Yerli ve millî imkanlarla üretilen KAAN uçağının 48 adet olarak Endonezya’ya ihraç edilecek olmasının son derece sevindirici bir gelişme olduğunu belirten Erbakan, bu başarının Milli Görüş çizgisinin bir devamı olduğunu vurguladı.
“KAAN, Millî Görüş’ün Mirasıdır”
Erbakan, açıklamasında merhum Millî Görüş Lideri Prof. Dr. Necmettin Erbakan’ın temellerini attığı ağır sanayi ve savunma sanayi hamlelerinin günümüzde meyvelerini verdiğine dikkat çekerek, “Millî Görüş Liderimiz Prof. Dr. Necmettin Erbakan Hocamızın temellerini attığı ağır sanayi ve savunma hamlelerinin bugün daha da güçlenerek devam ettiğini görmek bizleri sevindirmektedir,” dedi.
Erbakan, Türkiye’nin kendi savunma sanayiini kurma hedefinin ilk olarak Erbakan Hoca tarafından dile getirildiğini ve bugünkü başarıların o vizyonun bir devamı olduğunu söyledi. KAAN gibi ileri teknoloji ürünlerinin ihracatının, Türkiye'nin küresel arenadaki gücünü artıracağını ve ekonomik katkılar sağlayacağını ifade etti.
Kaynaklar Faize ve İsrafa Değil, Üretime Aktarılmalı
Yıllardır hükümet politikalarında üretim ve istihdam öncelikli bir yaklaşımın benimsenmesi gerektiğini savunduklarını belirten Erbakan, kamu kaynaklarının doğru kullanımı konusunda uyarılarını yineledi. “Bütçedeki kaynakların faize, israfa ve imtiyazlı holdinglere değil; üretime, istihdama ve yerli-millî savunma sanayiine ayrılması gerektiğini yıllardır ifade ediyoruz,” diyerek ekonomi politikalarında yön değişimi çağrısında bulundu.
“Doğruya Destek, Yanlışa Karşı Durmaya Devam Edeceğiz”
Fatih Erbakan, hükümetin hayırlı ve ülke yararına olan hizmetlerini her zaman desteklediklerini, ancak yanlış politikaların da karşısında olduklarını vurguladı. “Yıllardır olduğu gibi, hükümetin yaptığı hayırlı hizmetleri takdir etmeye, yanlışlarının karşısında durmaya ve doğruyu söylemeye devam edeceğiz,” diyerek siyasi duruşlarının ilkeli bir çizgide sürdüğünü ifade etti.
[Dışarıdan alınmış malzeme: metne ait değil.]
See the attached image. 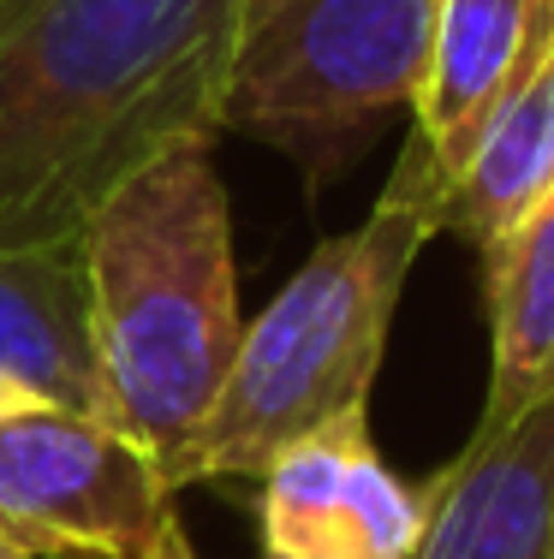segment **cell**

Savunma Sanayiinde Yeni Dönem
KAAN savaş uçağı, Türkiye’nin beşinci nesil savaş uçağı geliştirme hedefi doğrultusunda önemli bir adım olarak görülüyor. ASELSAN, TUSAŞ ve HAVELSAN gibi kurumların ortak katkısıyla geliştirilen bu teknoloji harikası, hem savunma kapasitesini artıracak hem de ihracat başarısıyla ekonomik katkı sağlayacak.
Endonezya ile yapılan bu önemli anlaşma, Türkiye'nin savunma sanayii alanında geldiği noktayı ortaya koyarken, aynı zamanda yerli teknolojinin uluslararası alanda rekabet edebilir seviyeye ulaştığının da bir göstergesi oldu.
Millî Görüş Vizyonu Savunma Sanayiinde Yaşıyor
Erbakan’ın açıklamaları, savunma sanayii atılımlarının sadece teknik değil, ideolojik ve siyasi temellere de dayandığını gözler önüne serdi. Yerli ve millî üretimin sadece bir kalkınma modeli değil, aynı zamanda bir bağımsızlık meselesi olduğunu savunan anlayış, KAAN gibi projelerle hayata geçmeye devam ediyor.
Bu gelişmeler ışığında Türkiye, savunma sanayiinde daha iddialı ve stratejik bir aktör olarak öne çıkarken; siyasi liderlerin vizyoner yaklaşımları, bu ilerlemeyi daha da güçlendirecek bir etki yaratıyor.